Document excerpt:
** START **
# new cpr video



## paramedic911 (Sep 16, 2011)

hello every body this is my first interview in national tv in jordan about first aid and new cpr , my interview was in arabic languages , why i post it here ???????  because i learn it in America
thank you america and god bless you All 


http://www.youtube.com/watch?v=7wnukS3dEzk&feature=youtu.be


----------



## BEorP (Sep 16, 2011)

I can't say I understand it, but well done! It is always good to get the message out about the importance of CPR.


----------



## bigbaldguy (Sep 16, 2011)

Nice work. Love the vest. Is the host single and how does she feel about chunky bald American men  Tell her I'll learn Arabic for her. Seriously though even though I have no idea what you're saying you look totally confident saying it. Nice job.


----------



## NJEMS (Sep 26, 2011)

paramedic911 said:


> hello every body this is my first interview in national tv in jordan about first aid and new cpr , my interview was in arabic languages , why i post it here ???????  because i learn it in America
> thank you america and god bless you All



mabrook bro mashallah very well done. I'm a Syrian-American EMT in New Jersey myself. So I can vouch for him (since I know Arabic) and tell you guys that he did do a great job.
** END **
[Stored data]
** START **
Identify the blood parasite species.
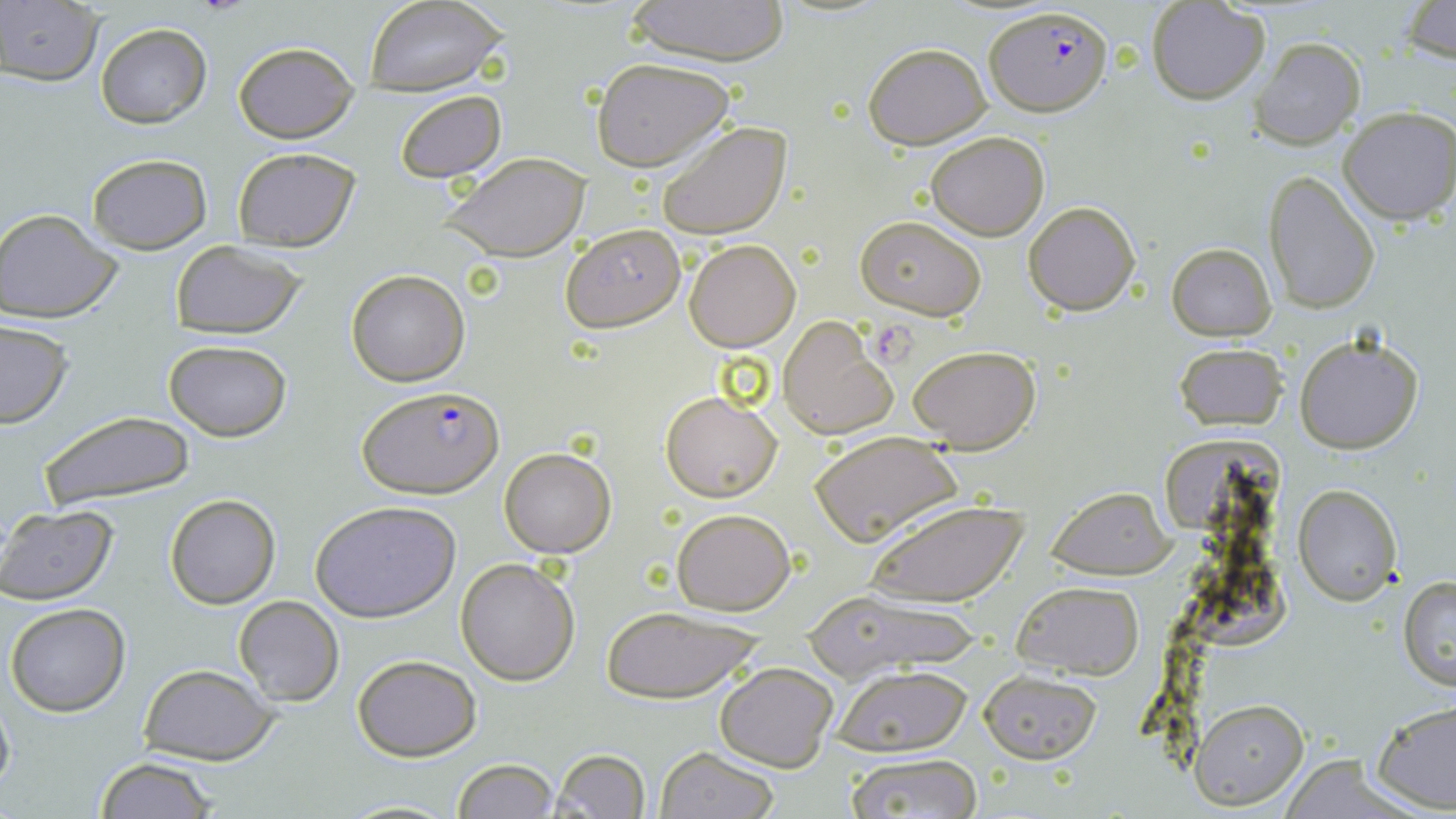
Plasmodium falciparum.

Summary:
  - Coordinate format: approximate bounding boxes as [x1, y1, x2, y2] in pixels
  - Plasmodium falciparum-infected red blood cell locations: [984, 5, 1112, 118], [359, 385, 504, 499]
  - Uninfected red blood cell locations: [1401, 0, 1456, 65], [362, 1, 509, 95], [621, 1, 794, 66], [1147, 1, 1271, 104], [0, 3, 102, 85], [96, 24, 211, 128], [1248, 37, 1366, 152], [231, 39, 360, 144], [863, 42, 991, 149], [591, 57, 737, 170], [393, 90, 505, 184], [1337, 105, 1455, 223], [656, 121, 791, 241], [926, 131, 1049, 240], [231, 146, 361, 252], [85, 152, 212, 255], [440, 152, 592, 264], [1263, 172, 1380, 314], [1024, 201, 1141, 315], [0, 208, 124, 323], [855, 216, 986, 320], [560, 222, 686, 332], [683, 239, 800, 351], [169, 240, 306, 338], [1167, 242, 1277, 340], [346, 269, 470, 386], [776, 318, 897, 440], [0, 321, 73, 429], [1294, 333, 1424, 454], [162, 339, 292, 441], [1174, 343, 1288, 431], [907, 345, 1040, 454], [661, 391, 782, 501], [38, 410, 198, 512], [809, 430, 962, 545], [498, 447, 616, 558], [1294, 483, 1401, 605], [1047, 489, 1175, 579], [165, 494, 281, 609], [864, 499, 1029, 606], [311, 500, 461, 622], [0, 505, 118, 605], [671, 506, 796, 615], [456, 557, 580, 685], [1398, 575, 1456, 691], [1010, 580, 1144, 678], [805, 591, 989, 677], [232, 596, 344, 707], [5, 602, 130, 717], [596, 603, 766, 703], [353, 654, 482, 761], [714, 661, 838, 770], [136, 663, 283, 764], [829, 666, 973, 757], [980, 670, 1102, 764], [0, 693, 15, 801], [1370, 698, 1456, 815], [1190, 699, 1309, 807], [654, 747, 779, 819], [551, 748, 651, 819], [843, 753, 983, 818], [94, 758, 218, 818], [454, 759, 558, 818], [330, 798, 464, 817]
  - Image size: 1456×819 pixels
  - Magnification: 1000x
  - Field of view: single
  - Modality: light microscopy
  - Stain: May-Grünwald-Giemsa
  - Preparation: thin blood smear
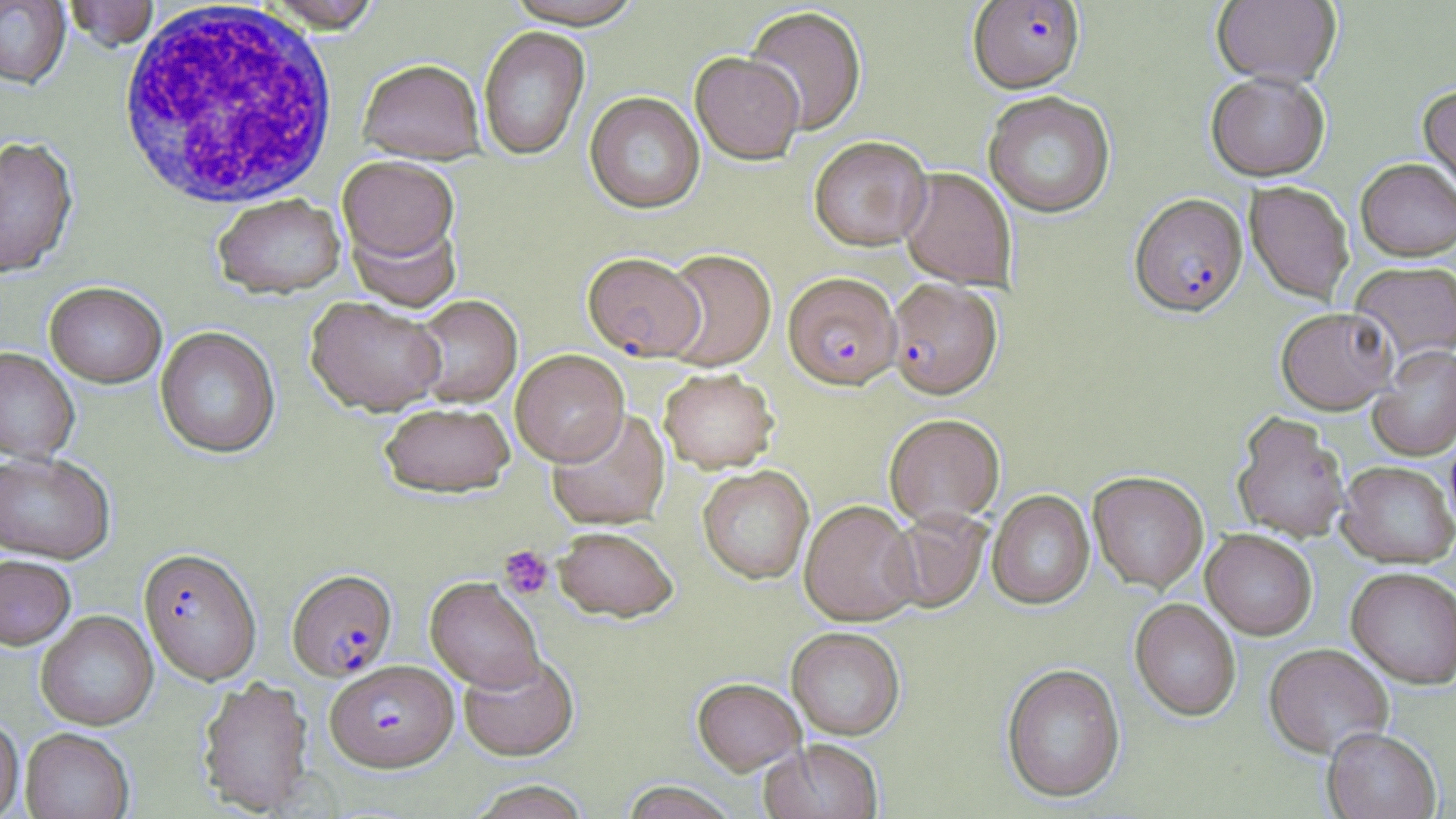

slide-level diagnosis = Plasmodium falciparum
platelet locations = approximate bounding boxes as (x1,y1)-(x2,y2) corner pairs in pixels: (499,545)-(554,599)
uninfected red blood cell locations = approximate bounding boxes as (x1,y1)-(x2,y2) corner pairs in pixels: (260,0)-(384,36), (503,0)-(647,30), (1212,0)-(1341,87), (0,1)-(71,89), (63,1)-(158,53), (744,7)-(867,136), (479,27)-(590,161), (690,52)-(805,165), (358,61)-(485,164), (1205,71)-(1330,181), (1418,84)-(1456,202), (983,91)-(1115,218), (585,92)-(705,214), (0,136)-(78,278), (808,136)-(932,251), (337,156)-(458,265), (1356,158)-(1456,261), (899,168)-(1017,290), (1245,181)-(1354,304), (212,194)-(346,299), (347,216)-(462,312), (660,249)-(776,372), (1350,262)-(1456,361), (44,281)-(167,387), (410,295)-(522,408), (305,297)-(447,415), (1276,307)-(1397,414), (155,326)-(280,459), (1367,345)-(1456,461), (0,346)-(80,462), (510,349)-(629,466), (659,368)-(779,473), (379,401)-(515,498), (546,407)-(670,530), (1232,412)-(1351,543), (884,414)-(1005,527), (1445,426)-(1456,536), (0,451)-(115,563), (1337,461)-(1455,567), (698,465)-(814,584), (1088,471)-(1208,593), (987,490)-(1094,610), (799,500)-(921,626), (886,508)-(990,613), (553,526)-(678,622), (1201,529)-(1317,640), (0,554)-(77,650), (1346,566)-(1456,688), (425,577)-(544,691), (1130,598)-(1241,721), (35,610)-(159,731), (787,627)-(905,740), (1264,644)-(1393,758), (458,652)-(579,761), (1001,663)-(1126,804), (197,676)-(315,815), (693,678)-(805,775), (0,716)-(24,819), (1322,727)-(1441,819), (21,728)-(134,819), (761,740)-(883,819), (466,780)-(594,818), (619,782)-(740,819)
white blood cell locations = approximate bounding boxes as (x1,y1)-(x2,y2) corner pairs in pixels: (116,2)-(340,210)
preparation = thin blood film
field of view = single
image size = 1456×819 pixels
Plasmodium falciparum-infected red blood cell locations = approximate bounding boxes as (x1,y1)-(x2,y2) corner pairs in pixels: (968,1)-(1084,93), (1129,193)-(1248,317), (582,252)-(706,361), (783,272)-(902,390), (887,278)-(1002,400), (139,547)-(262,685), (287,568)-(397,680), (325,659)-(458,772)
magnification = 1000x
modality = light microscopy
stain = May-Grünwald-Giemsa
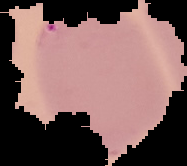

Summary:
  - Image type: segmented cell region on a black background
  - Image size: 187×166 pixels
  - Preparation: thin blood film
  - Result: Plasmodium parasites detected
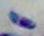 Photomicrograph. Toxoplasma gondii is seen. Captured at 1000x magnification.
** END **
Given exercise A:
In the CPR video thread, copy the part that opens with the words containing "## BEorP (Sep" and closes with "it. Nice job.", substituting "jacket" for "vest".
Given exercise B:
For each statement below, say whether the CPR video thread supports it. Answer yes or no, and quote the deciding words from the thread.
(i) paramedic911 gave the interview in Arabic.
(ii) NJEMS works as an EMT in New York.
(iii) BEorP says they understood the interview.
Given exercise C:
Please list the usernames of everyone who posted in the CPR video thread.

Reply A:
## BEorP (Sep 16, 2011)

I can't say I understand it, but well done! It is always good to get the message out about the importance of CPR.


----------



## bigbaldguy (Sep 16, 2011)

Nice work. Love the jacket. Is the host single and how does she feel about chunky bald American men  Tell her I'll learn Arabic for her. Seriously though even though I have no idea what you're saying you look totally confident saying it. Nice job.

Reply B:
(i) Yes: "my interview was in arabic languages"
(ii) No: "I'm a Syrian-American EMT in New Jersey myself."
(iii) No: "I can't say I understand it, but well done!"

Reply C:
paramedic911, BEorP, bigbaldguy, NJEMS